Re: Let's hold it right there!

Well, it is a relative measure, Euro governments are spending far less than they did a few years ago.

I would say Krugman and company are making the opposite of platitudinous arguments. They evaluate each country of their individual circumstances. Greece was just promising more than they could ever hope to deliver and, in their particular case, it was government malfesence and spending run amok. Spain, Ireland, Italy, and the rest of Europe were largely just caught up in a global economic recession which destroyed their revenue base and capital inflows. It is basically a current accounts problem being mistaken for a fiscal problem. For instance, take Spain which everyone is talking about. Prior to the 2008 crisis, they were running government budget surpluses with low debt to GDP. The government was not at fault because of huge spending or anything of that nature. What happened? Well, they had a huge housing/capital bubble brought on by massive inflows of cash from Germany, Britain and the US. When the music stopped, all of that cash, which had increased prices and wages, went away. In classical economic theory, not a problem because wages and prices will magically reset at a lower level to keep full employment and production. As Keynes pointed out years ago, however, that is not what happens in practice. Wages and prices do not drop in half overnight, they are "sticky"... due to contract law, business inertia, etc. It takes years for them to reset to equilibrium where price meets offer. In the mean time, you have mass unemployment, political turmoil, etc.

+--

▶ [BRIEF]: According to the post, what were Spain's public finances like before the 2008 crisis?

+--

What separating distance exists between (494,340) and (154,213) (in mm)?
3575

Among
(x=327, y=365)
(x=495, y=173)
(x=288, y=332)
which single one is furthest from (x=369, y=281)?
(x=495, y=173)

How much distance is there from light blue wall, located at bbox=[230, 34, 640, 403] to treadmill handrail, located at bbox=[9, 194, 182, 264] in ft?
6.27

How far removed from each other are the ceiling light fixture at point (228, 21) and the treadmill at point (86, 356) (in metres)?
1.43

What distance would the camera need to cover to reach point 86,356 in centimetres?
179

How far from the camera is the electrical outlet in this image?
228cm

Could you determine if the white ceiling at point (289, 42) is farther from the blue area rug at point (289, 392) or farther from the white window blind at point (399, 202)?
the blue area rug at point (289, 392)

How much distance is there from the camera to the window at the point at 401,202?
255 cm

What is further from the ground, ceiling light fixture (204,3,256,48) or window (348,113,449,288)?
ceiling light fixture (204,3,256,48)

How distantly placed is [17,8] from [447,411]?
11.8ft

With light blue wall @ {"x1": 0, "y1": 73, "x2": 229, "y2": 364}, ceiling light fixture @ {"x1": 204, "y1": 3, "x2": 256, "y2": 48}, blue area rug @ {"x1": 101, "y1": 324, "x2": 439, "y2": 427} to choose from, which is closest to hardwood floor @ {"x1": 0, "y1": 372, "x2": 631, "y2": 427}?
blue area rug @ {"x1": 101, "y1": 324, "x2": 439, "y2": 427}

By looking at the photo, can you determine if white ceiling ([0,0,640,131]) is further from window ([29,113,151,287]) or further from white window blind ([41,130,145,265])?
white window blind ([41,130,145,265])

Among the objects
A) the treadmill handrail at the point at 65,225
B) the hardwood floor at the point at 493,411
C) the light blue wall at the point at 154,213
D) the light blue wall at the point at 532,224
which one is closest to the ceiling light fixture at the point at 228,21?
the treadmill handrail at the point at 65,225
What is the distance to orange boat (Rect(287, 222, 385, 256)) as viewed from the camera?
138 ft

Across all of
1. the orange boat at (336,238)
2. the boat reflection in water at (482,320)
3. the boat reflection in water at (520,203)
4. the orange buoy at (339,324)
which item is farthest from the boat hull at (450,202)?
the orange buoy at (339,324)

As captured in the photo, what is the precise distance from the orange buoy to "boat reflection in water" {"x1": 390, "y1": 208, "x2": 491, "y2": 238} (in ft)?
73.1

+--

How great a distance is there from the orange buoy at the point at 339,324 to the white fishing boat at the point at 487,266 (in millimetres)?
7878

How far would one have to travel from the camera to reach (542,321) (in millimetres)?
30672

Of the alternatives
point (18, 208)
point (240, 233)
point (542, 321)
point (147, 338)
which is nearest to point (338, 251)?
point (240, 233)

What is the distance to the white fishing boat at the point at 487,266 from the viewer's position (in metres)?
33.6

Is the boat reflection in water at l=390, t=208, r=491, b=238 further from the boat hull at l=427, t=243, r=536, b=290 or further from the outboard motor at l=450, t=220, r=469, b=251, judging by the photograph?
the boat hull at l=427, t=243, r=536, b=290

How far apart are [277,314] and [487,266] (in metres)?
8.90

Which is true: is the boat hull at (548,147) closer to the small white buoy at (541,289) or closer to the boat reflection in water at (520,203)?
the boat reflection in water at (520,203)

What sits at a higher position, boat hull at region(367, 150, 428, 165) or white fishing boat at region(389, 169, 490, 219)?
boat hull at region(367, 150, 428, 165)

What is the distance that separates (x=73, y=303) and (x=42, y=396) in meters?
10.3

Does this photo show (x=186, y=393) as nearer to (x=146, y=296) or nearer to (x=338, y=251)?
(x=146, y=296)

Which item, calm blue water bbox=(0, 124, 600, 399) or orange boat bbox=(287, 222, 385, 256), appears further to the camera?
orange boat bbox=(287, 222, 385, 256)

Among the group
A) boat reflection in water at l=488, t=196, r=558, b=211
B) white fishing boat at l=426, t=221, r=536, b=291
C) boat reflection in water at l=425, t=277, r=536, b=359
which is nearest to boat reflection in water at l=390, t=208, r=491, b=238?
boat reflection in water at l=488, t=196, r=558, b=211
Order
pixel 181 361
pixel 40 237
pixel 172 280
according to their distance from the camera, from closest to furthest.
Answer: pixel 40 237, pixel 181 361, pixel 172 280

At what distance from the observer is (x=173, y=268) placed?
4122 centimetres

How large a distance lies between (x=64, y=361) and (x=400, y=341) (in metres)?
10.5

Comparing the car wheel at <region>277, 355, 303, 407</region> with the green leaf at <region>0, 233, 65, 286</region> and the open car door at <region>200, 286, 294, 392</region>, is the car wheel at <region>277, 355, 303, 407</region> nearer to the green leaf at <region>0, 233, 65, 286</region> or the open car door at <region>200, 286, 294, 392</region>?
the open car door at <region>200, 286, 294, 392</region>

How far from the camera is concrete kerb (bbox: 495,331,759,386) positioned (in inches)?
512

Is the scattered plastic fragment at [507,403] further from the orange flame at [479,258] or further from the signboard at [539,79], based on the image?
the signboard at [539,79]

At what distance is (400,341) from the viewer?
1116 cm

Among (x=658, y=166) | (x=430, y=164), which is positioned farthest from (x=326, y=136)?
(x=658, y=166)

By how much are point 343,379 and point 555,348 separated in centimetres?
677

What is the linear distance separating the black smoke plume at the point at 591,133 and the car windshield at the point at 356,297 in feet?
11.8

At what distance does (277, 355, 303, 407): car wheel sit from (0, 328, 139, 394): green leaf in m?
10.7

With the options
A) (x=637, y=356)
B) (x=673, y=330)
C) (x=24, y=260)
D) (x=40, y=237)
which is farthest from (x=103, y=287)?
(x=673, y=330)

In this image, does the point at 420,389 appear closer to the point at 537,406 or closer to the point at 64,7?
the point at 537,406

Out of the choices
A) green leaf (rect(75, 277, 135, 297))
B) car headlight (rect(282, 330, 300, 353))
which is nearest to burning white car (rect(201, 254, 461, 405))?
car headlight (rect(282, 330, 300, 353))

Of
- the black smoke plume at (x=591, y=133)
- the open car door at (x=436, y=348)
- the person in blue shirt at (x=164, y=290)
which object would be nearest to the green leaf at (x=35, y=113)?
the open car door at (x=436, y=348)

+--

▶ [ANSWER FOR THIS EXERCISE]: Spain was running government budget surpluses with low debt to GDP.